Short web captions
BEGIN

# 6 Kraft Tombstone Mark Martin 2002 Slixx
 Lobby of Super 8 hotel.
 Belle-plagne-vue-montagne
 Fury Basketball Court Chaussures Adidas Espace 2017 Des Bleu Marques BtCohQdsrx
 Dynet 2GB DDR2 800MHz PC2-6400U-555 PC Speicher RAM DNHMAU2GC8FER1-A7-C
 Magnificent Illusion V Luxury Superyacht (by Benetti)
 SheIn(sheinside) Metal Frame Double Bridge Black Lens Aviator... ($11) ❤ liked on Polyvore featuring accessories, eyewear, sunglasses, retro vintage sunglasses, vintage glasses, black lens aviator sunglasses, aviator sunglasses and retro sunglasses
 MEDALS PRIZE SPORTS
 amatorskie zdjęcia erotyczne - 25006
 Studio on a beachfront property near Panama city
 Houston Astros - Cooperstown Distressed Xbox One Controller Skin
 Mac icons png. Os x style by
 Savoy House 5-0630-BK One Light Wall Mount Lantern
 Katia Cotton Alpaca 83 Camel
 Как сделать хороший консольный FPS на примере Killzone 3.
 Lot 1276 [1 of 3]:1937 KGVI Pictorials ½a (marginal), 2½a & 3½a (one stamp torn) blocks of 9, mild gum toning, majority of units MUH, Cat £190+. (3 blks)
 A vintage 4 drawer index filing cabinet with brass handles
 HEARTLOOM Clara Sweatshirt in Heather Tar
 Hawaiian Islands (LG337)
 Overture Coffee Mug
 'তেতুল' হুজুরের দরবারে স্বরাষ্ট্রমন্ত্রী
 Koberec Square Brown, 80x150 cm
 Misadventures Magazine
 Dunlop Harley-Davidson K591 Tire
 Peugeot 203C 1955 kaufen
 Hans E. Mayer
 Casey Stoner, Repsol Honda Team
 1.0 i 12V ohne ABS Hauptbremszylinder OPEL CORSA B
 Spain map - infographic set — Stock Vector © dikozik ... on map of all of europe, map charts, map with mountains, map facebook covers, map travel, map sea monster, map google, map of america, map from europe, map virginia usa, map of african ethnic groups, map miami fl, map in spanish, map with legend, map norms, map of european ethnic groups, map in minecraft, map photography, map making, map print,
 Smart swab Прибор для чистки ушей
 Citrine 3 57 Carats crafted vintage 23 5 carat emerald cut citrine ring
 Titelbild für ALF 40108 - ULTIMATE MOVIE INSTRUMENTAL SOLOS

END

**The task:** Search the records for lines holding the word "with", then copy each line you find.

**Expected output:**
 A vintage 4 drawer index filing cabinet with brass handles
 Spain map - infographic set — Stock Vector © dikozik ... on map of all of europe, map charts, map with mountains, map facebook covers, map travel, map sea monster, map google, map of america, map from europe, map virginia usa, map of african ethnic groups, map miami fl, map in spanish, map with legend, map norms, map of european ethnic groups, map in minecraft, map photography, map making, map print,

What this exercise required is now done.